*Job 1:* In the migration plan below, what is the new name for native_state_encoder?
*Job 2:* The migration plan below describes the typed access that NormalizedWorkflowStep provides. List every attribute it gives for that access.
*Job 3:* Summarize the migration plan below in two sentences.

BEGIN Provided text

Plan: Migrate workflow_state to gxformat2 Normalized Models

Context

gxformat2’s application layer has been rewritten to use typed Pydantic models instead of raw dict manipulation. The key changes relevant to Galaxy’s workflow_state package:

ensure_format2() — single entry point that accepts any workflow (dict, path, native model, format2 model) and returns NormalizedFormat2 (or ExpandedFormat2 with expand=True). Import from gxformat2.to_format2.
Connection resolution at normalization time — connect key, $link entries in state, and in sources are ALL resolved during normalization. After calling ensure_format2():
- step.in_ contains ALL connections as WorkflowStepInput with .id and .source
- step.state is clean — $link entries replaced with {"__class__": "ConnectedValue"}
- No connect key survives (it was never in the schema)
ConversionOptions renames:
- native_state_encoder → state_encode_to_native
- convert_tool_state → state_encode_to_format2
- expand parameter removed from ConversionOptions (now a function parameter on ensure_format2/ensure_native)
NormalizedWorkflowStep provides typed access:
- step.type_ — WorkflowStepType enum (tool, subworkflow, pause, pick_value)
- step.tool_id, step.tool_version — typed str | None
- step.in_ — list[WorkflowStepInput] (always a list, all connections resolved)
- step.state — dict | None (clean, no $link)
- step.run — NormalizedFormat2 | str | dict | None (subworkflow or ref)

END Provided text
BEGIN Given material

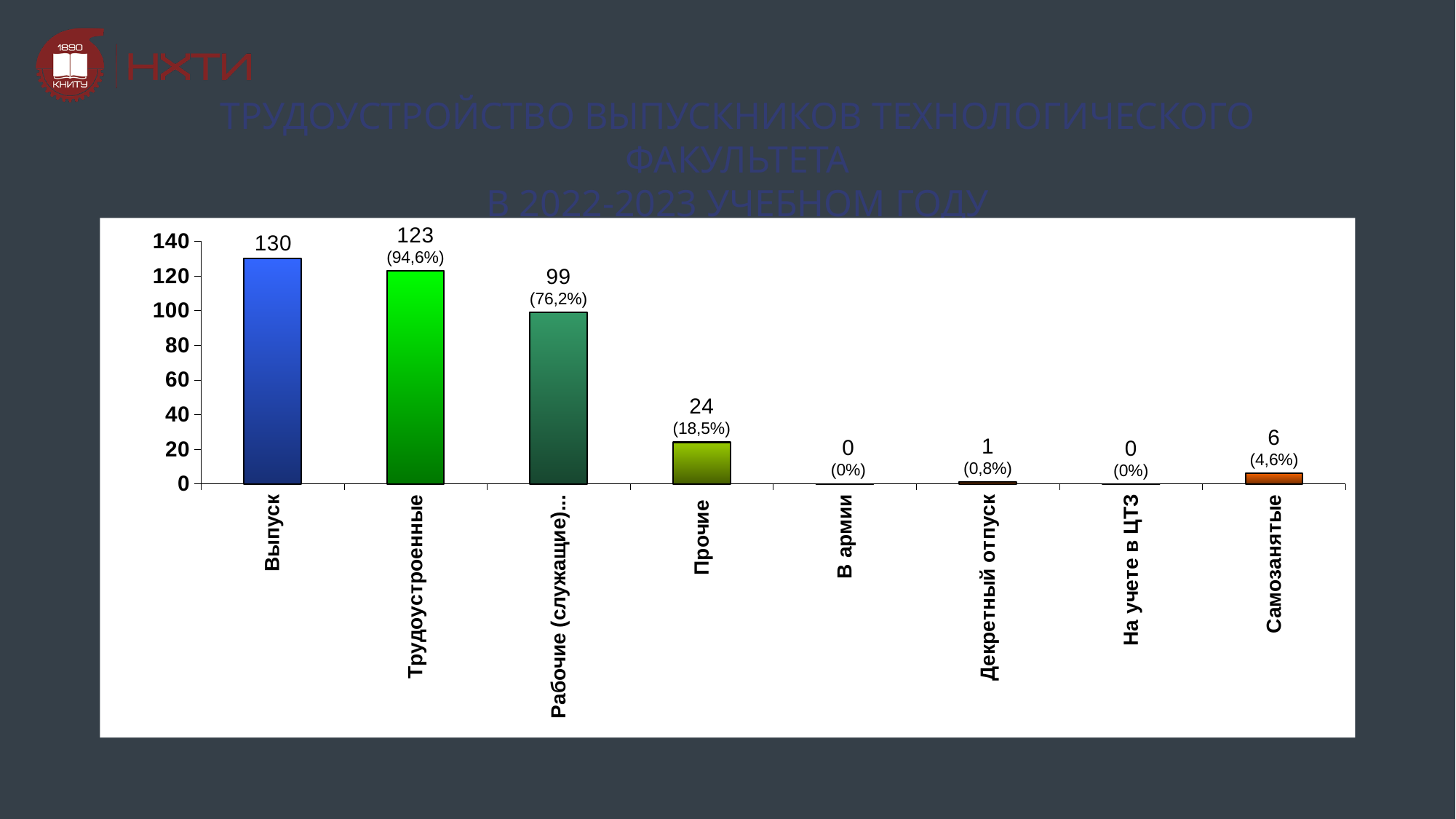
Which is larger, the value for Самозанятые or the value for Декретный отпуск? Самозанятые What percentage is shown for Прочие? 18,5% How many categories are shown on the x axis? 8 What is the value for Самозанятые? 6 What percentage is shown for Трудоустроенные? 94,6% What is the difference between the values for Выпуск and Трудоустроенные? 7 What is the value for Трудоустроенные? 123 What is the value for Выпуск? 130 What kind of chart is shown on the slide? Bar chart What is the difference between the values for Трудоустроенные and Прочие? 99 Which category has the highest value? Выпуск What is the value for Декретный отпуск? 1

END Given material

*Written response 1:* state_encode_to_native

*Written response 2:*
- step.type_
- step.tool_id
- step.tool_version
- step.in_
- step.state
- step.run

*Written response 3:* gxformat2's application layer now uses typed Pydantic models, with ensure_format2() as a single entry point that accepts any workflow and resolves all connections during normalization, so step.in_ holds every connection and step.state is free of $link entries. The plan also notes renamed ConversionOptions, the move of the expand parameter onto ensure_format2/ensure_native, and typed step access through NormalizedWorkflowStep.